# Exercise brief:
The data must be reproduced verbatim; images are to be omitted.

[[ Collected material open ]]

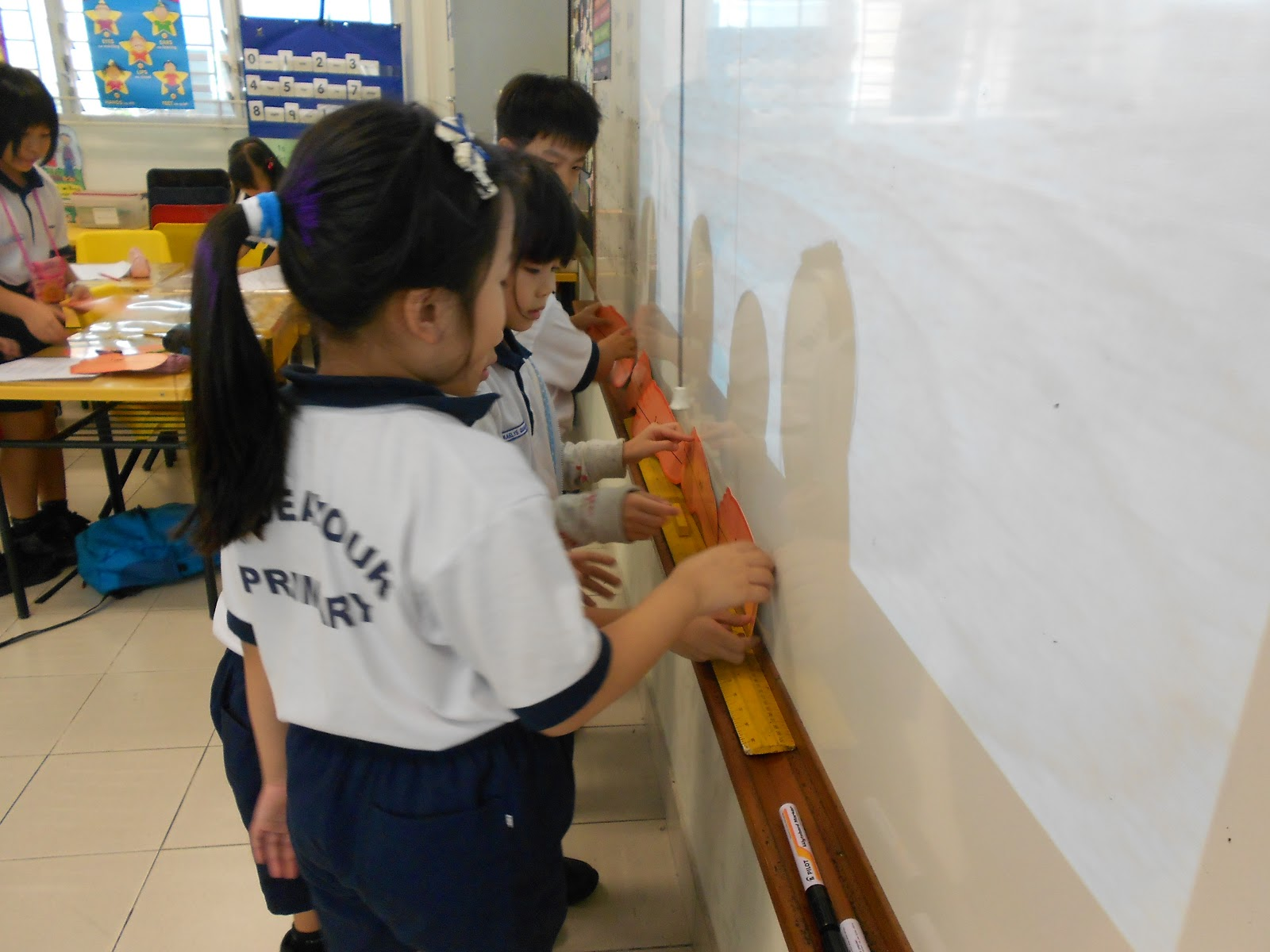 Edp Class 1f Measuring Length Of Objects Using Non Standard Units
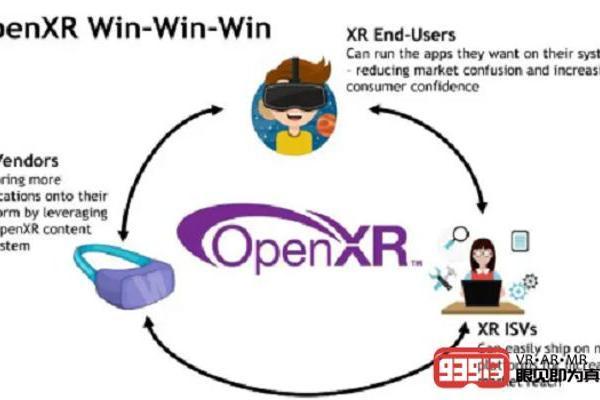 "【Oculus】Oculus Quest获得""原型版本""级别的OpenXR支持"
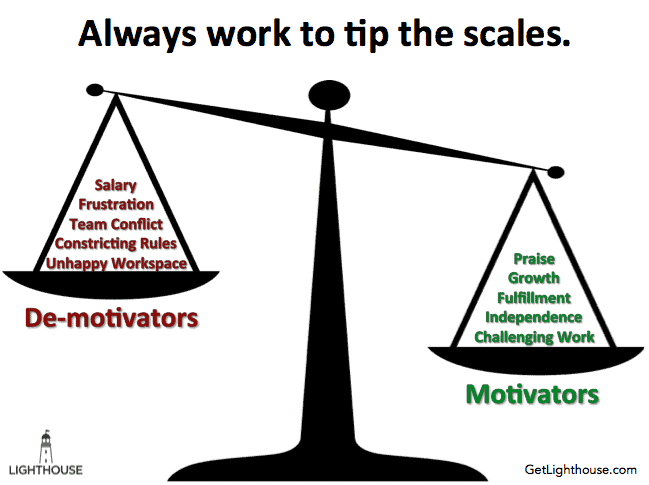 What can Motivate and De-motivate your team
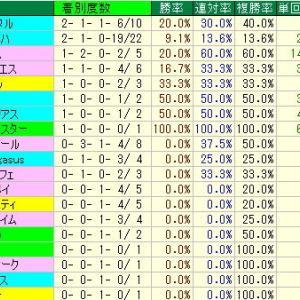平安S予想・2019年過去10年の種牡馬データ・京都競馬場D1900m種牡馬データ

[[ Collected material closed ]]

# Answer to this problem:
 Edp Class 1f Measuring Length Of Objects Using Non Standard Units
 "【Oculus】Oculus Quest获得""原型版本""级别的OpenXR支持"
 What can Motivate and De-motivate your team
平安S予想・2019年過去10年の種牡馬データ・京都競馬場D1900m種牡馬データ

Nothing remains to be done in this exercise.